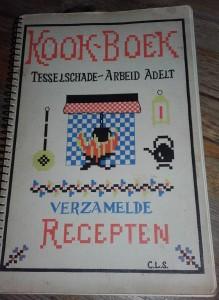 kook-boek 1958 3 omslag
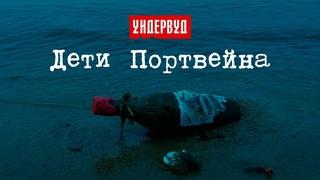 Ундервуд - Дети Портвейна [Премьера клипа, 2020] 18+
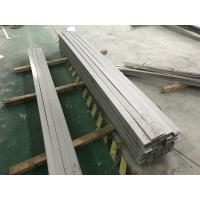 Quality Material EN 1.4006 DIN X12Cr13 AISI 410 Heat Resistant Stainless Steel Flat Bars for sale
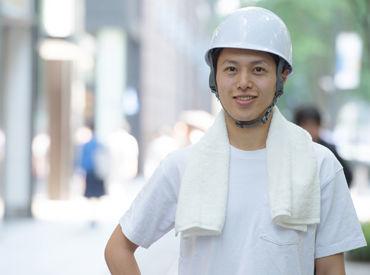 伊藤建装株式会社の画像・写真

--

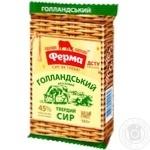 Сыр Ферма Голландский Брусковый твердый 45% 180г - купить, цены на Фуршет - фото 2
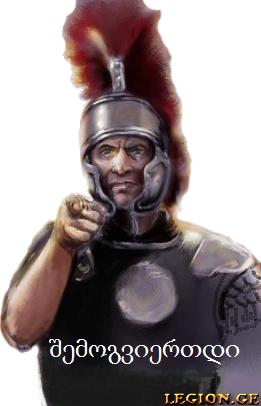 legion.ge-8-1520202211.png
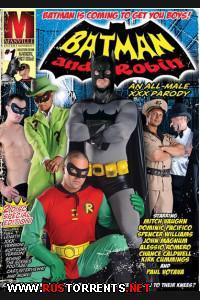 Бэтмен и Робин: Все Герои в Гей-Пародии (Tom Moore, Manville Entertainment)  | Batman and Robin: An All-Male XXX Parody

■ **EXERCISE OBJECTIVE**: Write out exactly the lines above between the one with "Сыр Ферма Голландский" and the one with "Бэтмен и Робин: Все", inclusive, with pictures left out.

■ **FINISHED TASK**:
 Сыр Ферма Голландский Брусковый твердый 45% 180г - купить, цены на Фуршет - фото 2
 legion.ge-8-1520202211.png
 Бэтмен и Робин: Все Герои в Гей-Пародии (Tom Moore, Manville Entertainment)  | Batman and Robin: An All-Male XXX Parody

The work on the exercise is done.